- Born: 1865 Coventry, Warwickshire, England
- Died: 1949 (aged 83–84) Ledbury, Herefordshire, England
- Occupations: journalist, trade unionist, social campaigner
- Organization(s): Women's Trade Union League (UK), Women's Emancipation Union

= Amy Hurlston =

British journalist (1865–1949)

Amy Eliza Hurlston (1865–1949) was a British journalist, editor, social campaigner and trade unionist.

== Family ==
Hurlston was born in Coventry, Warwickshire, in 1865. She was the daughter of Alfred Hurlston, a Spon End watchmaker, and his wife Emma Elizabeth Hurlston ( Deacon).

She was engaged to a man named Theodore Edmond and sued him for breach of contact when he ended the engagement a month before the wedding was due to take place in 1897. She married surgeon William Wright Wilson in Sheffield, South Yorkshire, in 1909.

== Career ==
Hurlston worked as a journalist. She published in the monthly bicycling journal The Wheel World, from November 1884 to June 1885, contributed to the journal Womanhood, wrote to the Coventry Times and Warwickshire Journal and later became "Lady editor" of the Sheffield Weekly Telegraph. She also published a work of fiction, Played Out and Lost, in 1885.

She was a member of the Women’s Trade Union League, and was a Coventry Poor Law Guardian. She persuaded the Poor Law Union board to employ a night nurse for the infirmary in 1901. In 1895, she gave evidence to the Royal Commission on the Aged Poor, explaining how women were disadvantaged in old age after speaking to working-class women across the Midlands. Hurlston raised issues women experienced in saving for their future pension provision, including low wages, marriage, intermittent employment (for example, needing to stop working due to the home duties of raising children or caring for other family members and seasonal fluctuations), and life expectancy. She shared how servants in the Midlands were paid about two or three shillings a week, which was not enough to allow them to join a friendly society, let alone save for the future.

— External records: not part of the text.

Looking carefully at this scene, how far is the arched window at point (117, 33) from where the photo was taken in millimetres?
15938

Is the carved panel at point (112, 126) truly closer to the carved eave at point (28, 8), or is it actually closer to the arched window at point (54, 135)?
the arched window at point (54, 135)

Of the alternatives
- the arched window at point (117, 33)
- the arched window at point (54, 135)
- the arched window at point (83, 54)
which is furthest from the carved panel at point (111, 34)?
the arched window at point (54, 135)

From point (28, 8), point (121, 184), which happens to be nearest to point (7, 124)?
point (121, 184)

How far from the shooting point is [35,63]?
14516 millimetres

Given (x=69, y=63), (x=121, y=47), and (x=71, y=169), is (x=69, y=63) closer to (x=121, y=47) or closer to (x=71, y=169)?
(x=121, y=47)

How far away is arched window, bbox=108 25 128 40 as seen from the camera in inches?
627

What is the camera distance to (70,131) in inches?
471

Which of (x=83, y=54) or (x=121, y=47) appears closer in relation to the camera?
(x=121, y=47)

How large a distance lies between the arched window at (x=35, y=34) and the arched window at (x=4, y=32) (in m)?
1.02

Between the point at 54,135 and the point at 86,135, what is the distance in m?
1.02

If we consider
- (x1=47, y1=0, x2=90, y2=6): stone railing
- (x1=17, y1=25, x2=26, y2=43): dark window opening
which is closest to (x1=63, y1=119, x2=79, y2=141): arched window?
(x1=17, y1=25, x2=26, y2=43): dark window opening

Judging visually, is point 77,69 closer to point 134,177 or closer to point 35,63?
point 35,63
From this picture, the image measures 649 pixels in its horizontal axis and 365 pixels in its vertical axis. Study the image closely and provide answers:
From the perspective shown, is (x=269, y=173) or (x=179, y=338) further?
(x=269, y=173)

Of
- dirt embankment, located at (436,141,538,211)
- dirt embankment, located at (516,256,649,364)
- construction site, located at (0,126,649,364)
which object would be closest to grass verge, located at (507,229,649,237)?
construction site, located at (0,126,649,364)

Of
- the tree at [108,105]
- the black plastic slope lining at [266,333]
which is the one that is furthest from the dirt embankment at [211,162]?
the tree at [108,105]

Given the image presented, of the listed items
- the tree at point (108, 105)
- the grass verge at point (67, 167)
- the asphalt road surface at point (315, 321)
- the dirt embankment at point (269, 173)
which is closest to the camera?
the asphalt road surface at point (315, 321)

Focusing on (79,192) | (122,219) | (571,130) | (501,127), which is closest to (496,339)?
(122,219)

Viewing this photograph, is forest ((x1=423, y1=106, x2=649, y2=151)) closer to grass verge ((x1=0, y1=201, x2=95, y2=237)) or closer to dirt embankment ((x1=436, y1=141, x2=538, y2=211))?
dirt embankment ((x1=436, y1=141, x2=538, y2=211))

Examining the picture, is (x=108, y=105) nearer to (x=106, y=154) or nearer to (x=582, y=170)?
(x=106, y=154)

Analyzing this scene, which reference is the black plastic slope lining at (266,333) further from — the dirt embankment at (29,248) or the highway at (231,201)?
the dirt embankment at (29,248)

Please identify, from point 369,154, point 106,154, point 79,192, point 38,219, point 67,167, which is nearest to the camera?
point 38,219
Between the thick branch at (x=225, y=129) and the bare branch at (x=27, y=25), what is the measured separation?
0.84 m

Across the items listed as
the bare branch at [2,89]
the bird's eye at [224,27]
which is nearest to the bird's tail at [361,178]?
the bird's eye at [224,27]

Hurlston was also an early member of the Women’s Emancipation Union, an organisation founded by her friend Elizabeth Clarke Wolstenholme-Elmy, and presented a paper to the annual conference held on 16 March 1893 titled The Factory Work of Women in the Midlands. She was appointed secretary of the Coventry branch in 1905.

== Death ==
Hurlston stepped back from campaigning after her marriage and died in Ledbury, Herefordshire, in 1949.